■ Extract provided
+++++
Stuti Joshi has becomes the only woman to have done a solo ascent of a 6,100 m peak in Ladakh.

Vinaya Deshpande  Mumbai | 11th Jul 2015

Stuti Joshi at a mountain camp.

"I want to be a legend in mountaineering'," exclaims 20-year-old Stuti Joshi, the first ever woman to do a solo ascent of Golep Kangri in Leh. The young woman, a final year undergraduate student in Arts in Mumbai University, says she "belongs to the mountains", and is determined to get into mountaineering after she finishes her degree.

In a candid chat over coffee, she talks about her daring journey to Golep Kangri, a semi-technical peak which involves ice-climbing, rock-climbing and crossing crevasses. "There is a lot of snow on the mountain. One wrong step can get you into the ice," she informs.

Stuti has also successfully completed a cycling expedition of nearly 500 kilometres alone. The Leh-Ladakh expedition, which lasted for three months last year, included five solo cycling trips at a height of over 3,500 metres, and four mountaineering expeditions over 6,000 metres.

She says self-motivation as well as encouraging words from senior people in the field of adventure sports helped her overcome anxieties and travel to unknown lands. With just a bicycle as her companion, Stuti traversed through the challenging roads of Leh-Ladakh, made difficult choices in terms of picking up the routes, faced odds, and was rescued by good Samaritans.

"A senior German cyclist met me in Ladakh during my expedition and told me he was very proud of me, as he had not seen any other woman undertake such a solo expedition," she says with pride. "When I started climbing Golep Kangri, I asked for directions. After some time, I reached the first summit and thought I had achieved it. But thankfully, people told me that there were four summits and the last one was Golep Kangri," she adds.

The trip also brought her in interface with people of Leh and Ladhak, and Stuti says it was quite an experience. "I saw the life of Leh-Ladakhis from close quarters. I grazed their sheep, danced with them, cooked with them, saw Pashmina wool being removed, met monks and discussed life with them," she says joyfully.
+++++
■ Raw data
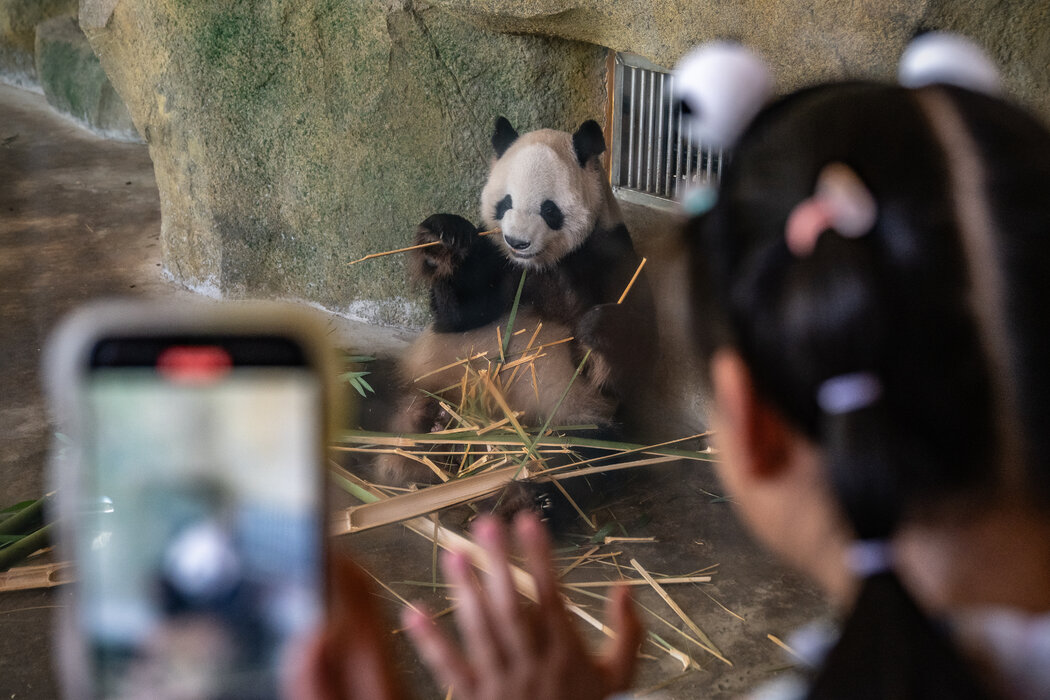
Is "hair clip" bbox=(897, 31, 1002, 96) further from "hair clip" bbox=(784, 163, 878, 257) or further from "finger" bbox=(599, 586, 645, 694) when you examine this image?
"finger" bbox=(599, 586, 645, 694)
+++++
■ What the task requires
Continue the article above the listing about Stuti Joshi's solo ascent in Ladakh, starting right after its final paragraph.

■ Response to the task
Stuti says her parents supported her despite initial reservations. Her parents are natives of Uttarakhand, but Stuti was born and brought up in Mumbai. Her father is a media professional. Her mother works with ONGC.

She was introduced to mountaineering barely three years ago when her parents stumbled upon a course in mountaineering and informed her about it. "Incidentally, when my father was young, he had done the same course. My mother found out the details about it and I decided to pursue it," says Stuti, who has completed basic and advanced mountaineering courses from Himalayan Mountaineering Institute in Darjeeling in the years 2013 and 2014.

After these courses, she charted her own path to scale four mountains in Leh-Ladakh and cycle through the hilly terrain. Since then, she has not looked back.

She plans to undertake special training in Europe. "I intend to go to France first, and may be to Germany and Greece. France is where sports climbing began. It has the world's best infrastructure for climbing," Stuti said, adding the woefully inadequate infrastructure in India is behind her resolve to train abroad.

She is desperately looking for sponsorship as she would require around Rs 20 Lakh for her Europe trip. She says she dreams of doing solo ascents at Mount Everest without oxygen support, El Capitan, Mount Blanc. "Solo climbing teaches you to be calm, patient and focussed," she says enthusiastically. "Moreover, I want to explore other cultures. The more alone I am, the more I will discover myself."